Is the importance of organized religion in American life diminishing? A recent Pew Research Center poll shows that nearly one-fifth of all U.S. adults, including over 30% of adults age 30 and under, now list their religious affiliation as "none."
Data from Pew Research's report, "Nones" on the Rise: One-in-Five Adults Have No Religious Affiliation, indicates that the number of adult Americans who identify themselves as not being connected with any religion has grown from just over 15% to just under 20% in the last five years alone.
Among the religious "Nones" are more than 13 million self-described atheists and agnostics representing nearly 6% of the U.S. public, and 33 million people - 14% of the public -- who say they have no particular religious affiliation.
However, the report shows that many of the 46 million people not affiliated with an organized religion still describe themselves as being "religious or spiritual in some way." Almost 68% of the "nones" say they believe in God, and 58% say they "often feel a deep connection with nature and the earth." Overall, 37% say they are "spiritual" but not "religious," and 21% report praying daily. In addition, most of the "nones" responded that they felt that churches and religion in general strengthen communities and help the poor.
According to report, a vast majority of the religiously unaffiliated say they are not looking for a religion they feel fits them.
The tendency to abandon organized religion is particularly strong among younger people, as 32% of the religiously unaffiliated are between 18 and 29 years old, compared to 15% of those ages 50 to 64 and only 5% of those 65 and older.
Why is it Happening?
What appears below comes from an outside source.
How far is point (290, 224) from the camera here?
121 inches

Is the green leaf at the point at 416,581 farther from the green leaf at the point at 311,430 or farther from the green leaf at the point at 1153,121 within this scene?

In the opinion of Pew's analysts, an overwhelming majority of the "nones" have abandoned traditional religion because they feel religious organizations have too many inflexible rules and are too focused on power, money and politics.
For example, the Pew report cites research conducted at the University of California, Berkeley, showing that many young adults feel that organized religion has become too deeply involved with conservative politics - the "religious right."
Backing up that thesis, Pew points to the book, American Grace: How Religion Divides and Unites Us, by Robert Putnam of Harvard University and David Campbell of Notre Dame, in which the authors suggest that stance of many organized religions on politically-charged issues like abortion, gay rights and same-sex marriage have caused many young Americans to view religion as "judgmental, homophobic, hypocritical, and too political."